- [GIVEN ENTRIES]:
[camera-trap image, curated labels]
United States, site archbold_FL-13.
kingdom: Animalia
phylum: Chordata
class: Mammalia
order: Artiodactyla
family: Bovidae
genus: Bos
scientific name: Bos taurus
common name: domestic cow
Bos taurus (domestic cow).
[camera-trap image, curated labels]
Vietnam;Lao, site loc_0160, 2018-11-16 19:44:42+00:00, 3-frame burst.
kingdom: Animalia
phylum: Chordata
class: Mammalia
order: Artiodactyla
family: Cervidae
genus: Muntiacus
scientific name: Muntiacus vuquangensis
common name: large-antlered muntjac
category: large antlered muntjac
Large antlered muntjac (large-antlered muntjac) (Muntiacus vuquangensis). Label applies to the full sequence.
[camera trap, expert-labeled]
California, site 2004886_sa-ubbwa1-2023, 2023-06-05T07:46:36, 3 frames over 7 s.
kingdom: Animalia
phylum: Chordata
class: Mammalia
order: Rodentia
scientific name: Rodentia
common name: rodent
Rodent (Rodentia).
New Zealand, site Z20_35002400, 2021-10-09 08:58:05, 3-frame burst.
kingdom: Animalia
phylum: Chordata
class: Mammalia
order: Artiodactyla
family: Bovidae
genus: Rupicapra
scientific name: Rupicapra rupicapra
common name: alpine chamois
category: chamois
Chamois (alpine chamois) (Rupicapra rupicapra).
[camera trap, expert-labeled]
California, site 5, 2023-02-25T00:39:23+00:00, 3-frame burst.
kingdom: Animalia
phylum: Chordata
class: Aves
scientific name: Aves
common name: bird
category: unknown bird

- [ABOUT THIS EXERCISE]: Reproduce the data shown above in its entirety, keeping each word as it is.

- [WRITTEN ANSWER]:
[camera-trap image, curated labels]
United States, site archbold_FL-13.
kingdom: Animalia
phylum: Chordata
class: Mammalia
order: Artiodactyla
family: Bovidae
genus: Bos
scientific name: Bos taurus
common name: domestic cow
Bos taurus (domestic cow).
[camera-trap image, curated labels]
Vietnam;Lao, site loc_0160, 2018-11-16 19:44:42+00:00, 3-frame burst.
kingdom: Animalia
phylum: Chordata
class: Mammalia
order: Artiodactyla
family: Cervidae
genus: Muntiacus
scientific name: Muntiacus vuquangensis
common name: large-antlered muntjac
category: large antlered muntjac
Large antlered muntjac (large-antlered muntjac) (Muntiacus vuquangensis). Label applies to the full sequence.
[camera trap, expert-labeled]
California, site 2004886_sa-ubbwa1-2023, 2023-06-05T07:46:36, 3 frames over 7 s.
kingdom: Animalia
phylum: Chordata
class: Mammalia
order: Rodentia
scientific name: Rodentia
common name: rodent
Rodent (Rodentia).
New Zealand, site Z20_35002400, 2021-10-09 08:58:05, 3-frame burst.
kingdom: Animalia
phylum: Chordata
class: Mammalia
order: Artiodactyla
family: Bovidae
genus: Rupicapra
scientific name: Rupicapra rupicapra
common name: alpine chamois
category: chamois
Chamois (alpine chamois) (Rupicapra rupicapra).
[camera trap, expert-labeled]
California, site 5, 2023-02-25T00:39:23+00:00, 3-frame burst.
kingdom: Animalia
phylum: Chordata
class: Aves
scientific name: Aves
common name: bird
category: unknown bird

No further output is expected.